LISTED ENTRIES:

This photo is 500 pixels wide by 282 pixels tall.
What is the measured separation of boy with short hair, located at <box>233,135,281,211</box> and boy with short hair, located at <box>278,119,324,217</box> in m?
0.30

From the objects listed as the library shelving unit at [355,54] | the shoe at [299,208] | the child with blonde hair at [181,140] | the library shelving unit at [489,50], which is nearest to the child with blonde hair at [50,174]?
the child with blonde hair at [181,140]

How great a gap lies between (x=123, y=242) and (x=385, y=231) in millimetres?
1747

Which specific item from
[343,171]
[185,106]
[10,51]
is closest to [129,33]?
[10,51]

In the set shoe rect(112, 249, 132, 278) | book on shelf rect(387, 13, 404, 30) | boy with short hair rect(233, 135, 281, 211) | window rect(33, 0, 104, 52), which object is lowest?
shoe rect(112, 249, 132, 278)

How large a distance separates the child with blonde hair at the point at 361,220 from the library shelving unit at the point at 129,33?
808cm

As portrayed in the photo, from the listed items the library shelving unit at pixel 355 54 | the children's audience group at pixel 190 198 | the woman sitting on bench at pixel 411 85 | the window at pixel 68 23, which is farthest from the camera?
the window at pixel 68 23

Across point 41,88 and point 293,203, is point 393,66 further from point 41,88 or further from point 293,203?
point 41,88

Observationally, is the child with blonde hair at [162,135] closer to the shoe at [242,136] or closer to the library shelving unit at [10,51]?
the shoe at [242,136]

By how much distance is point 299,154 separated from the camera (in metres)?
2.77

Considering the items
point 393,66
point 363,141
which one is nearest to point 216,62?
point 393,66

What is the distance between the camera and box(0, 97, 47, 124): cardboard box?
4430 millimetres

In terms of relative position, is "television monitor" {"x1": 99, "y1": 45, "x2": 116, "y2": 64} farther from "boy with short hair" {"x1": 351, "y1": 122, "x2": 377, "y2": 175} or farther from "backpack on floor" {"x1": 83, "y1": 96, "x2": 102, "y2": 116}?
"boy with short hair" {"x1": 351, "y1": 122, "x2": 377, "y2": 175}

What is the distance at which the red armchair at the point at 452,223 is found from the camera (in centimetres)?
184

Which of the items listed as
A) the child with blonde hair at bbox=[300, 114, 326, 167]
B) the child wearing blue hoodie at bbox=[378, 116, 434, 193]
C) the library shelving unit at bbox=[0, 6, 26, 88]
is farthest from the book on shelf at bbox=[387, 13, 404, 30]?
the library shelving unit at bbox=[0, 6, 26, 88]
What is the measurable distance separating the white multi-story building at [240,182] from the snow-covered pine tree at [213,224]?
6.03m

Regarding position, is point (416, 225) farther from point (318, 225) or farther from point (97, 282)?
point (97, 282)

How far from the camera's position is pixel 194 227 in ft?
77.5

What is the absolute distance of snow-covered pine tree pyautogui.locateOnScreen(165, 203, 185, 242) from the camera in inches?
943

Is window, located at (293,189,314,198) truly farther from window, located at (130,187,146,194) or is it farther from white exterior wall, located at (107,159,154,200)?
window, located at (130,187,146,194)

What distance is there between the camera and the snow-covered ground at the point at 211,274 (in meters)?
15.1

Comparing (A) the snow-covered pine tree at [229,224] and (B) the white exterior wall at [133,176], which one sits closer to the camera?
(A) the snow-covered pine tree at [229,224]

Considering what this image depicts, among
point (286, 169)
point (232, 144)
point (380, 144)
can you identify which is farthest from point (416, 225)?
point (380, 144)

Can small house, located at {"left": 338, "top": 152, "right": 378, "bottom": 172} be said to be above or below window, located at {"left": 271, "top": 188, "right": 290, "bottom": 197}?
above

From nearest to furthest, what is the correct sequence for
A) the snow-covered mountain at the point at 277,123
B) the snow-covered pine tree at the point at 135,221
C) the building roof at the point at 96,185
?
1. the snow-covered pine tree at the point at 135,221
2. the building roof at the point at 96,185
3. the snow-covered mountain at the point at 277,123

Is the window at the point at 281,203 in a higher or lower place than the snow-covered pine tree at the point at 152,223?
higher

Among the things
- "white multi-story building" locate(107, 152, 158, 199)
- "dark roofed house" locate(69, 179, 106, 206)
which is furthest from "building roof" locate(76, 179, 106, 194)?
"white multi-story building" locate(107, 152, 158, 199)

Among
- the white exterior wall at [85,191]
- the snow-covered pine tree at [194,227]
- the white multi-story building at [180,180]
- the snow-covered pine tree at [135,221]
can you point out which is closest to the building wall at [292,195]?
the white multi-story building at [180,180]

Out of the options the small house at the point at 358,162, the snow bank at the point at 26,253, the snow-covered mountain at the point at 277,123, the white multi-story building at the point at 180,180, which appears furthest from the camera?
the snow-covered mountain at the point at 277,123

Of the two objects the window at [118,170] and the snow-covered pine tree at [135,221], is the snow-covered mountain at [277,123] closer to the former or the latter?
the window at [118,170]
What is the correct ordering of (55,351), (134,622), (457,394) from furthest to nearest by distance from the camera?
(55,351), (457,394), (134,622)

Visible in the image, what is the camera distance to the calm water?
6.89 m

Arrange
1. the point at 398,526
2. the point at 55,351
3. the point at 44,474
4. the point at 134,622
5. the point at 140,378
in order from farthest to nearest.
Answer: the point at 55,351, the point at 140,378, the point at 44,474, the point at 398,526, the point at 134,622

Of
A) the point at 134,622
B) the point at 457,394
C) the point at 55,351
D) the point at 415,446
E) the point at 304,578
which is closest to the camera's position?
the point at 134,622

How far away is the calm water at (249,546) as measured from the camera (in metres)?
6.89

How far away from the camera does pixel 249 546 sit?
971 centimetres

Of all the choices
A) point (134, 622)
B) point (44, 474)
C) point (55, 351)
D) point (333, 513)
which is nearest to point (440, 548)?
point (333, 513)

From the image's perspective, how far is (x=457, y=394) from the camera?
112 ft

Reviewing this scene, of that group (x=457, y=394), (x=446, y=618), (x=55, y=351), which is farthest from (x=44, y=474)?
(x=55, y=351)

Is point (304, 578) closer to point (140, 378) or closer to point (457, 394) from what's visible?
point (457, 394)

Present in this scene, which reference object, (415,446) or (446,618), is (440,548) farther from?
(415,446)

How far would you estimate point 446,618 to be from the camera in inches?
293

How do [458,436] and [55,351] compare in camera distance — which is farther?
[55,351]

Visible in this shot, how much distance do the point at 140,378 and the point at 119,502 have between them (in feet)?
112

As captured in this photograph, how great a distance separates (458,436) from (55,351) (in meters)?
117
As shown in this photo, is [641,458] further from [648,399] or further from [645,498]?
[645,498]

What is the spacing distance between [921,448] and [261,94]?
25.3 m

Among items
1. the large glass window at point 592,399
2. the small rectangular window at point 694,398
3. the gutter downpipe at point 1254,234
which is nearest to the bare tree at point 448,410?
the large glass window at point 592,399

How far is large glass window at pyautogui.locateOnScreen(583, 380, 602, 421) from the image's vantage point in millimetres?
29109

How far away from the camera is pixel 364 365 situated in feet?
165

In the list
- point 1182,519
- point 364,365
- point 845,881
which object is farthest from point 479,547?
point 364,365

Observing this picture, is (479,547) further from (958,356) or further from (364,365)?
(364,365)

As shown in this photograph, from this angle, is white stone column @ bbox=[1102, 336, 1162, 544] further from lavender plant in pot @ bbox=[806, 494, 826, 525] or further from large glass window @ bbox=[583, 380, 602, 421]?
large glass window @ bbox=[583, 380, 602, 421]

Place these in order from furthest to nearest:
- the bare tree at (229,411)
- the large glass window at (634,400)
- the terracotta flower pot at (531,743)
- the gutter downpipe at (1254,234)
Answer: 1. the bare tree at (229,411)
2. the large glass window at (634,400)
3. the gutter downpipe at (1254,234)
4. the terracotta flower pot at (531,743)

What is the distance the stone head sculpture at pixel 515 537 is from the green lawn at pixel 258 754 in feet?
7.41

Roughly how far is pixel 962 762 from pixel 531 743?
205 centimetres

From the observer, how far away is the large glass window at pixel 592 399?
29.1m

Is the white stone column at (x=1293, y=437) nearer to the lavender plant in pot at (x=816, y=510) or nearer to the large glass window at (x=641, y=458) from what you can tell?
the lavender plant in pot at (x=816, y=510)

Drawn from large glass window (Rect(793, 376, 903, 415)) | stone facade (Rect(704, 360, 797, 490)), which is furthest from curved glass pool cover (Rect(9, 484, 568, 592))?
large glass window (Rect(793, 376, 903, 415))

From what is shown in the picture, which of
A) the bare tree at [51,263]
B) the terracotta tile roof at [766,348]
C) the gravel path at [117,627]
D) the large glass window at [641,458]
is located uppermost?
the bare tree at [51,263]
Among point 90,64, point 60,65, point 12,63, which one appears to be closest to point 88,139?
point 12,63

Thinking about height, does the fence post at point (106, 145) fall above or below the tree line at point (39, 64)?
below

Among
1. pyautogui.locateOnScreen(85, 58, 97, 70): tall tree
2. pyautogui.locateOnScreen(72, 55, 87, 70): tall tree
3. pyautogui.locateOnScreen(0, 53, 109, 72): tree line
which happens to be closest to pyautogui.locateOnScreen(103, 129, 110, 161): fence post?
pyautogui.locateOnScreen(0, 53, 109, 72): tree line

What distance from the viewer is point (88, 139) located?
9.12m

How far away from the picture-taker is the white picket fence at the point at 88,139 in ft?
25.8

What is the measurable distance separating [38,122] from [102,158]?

BRIEF: Beginning at the line where "Drawn from large" appears, extract each line through the end of the data above; keep them exact and include nothing else.

CORRECT ANSWER:
Drawn from large glass window (Rect(793, 376, 903, 415)) | stone facade (Rect(704, 360, 797, 490)), which is furthest from curved glass pool cover (Rect(9, 484, 568, 592))?
large glass window (Rect(793, 376, 903, 415))

From what is shown in the picture, which of
A) the bare tree at [51,263]
B) the terracotta tile roof at [766,348]
C) the gravel path at [117,627]
D) the large glass window at [641,458]
is located uppermost?
the bare tree at [51,263]
Among point 90,64, point 60,65, point 12,63, which one appears to be closest to point 88,139?
point 12,63

Thinking about height, does the fence post at point (106, 145) fall above or below the tree line at point (39, 64)?
below

Among
1. pyautogui.locateOnScreen(85, 58, 97, 70): tall tree
2. pyautogui.locateOnScreen(72, 55, 87, 70): tall tree
3. pyautogui.locateOnScreen(0, 53, 109, 72): tree line
which happens to be closest to pyautogui.locateOnScreen(103, 129, 110, 161): fence post?
pyautogui.locateOnScreen(0, 53, 109, 72): tree line

What distance from the viewer is point (88, 139) located?
9.12m

How far away from the picture-taker is the white picket fence at the point at 88,139 in ft?
25.8

What is the measurable distance separating [38,122] from [102,158]?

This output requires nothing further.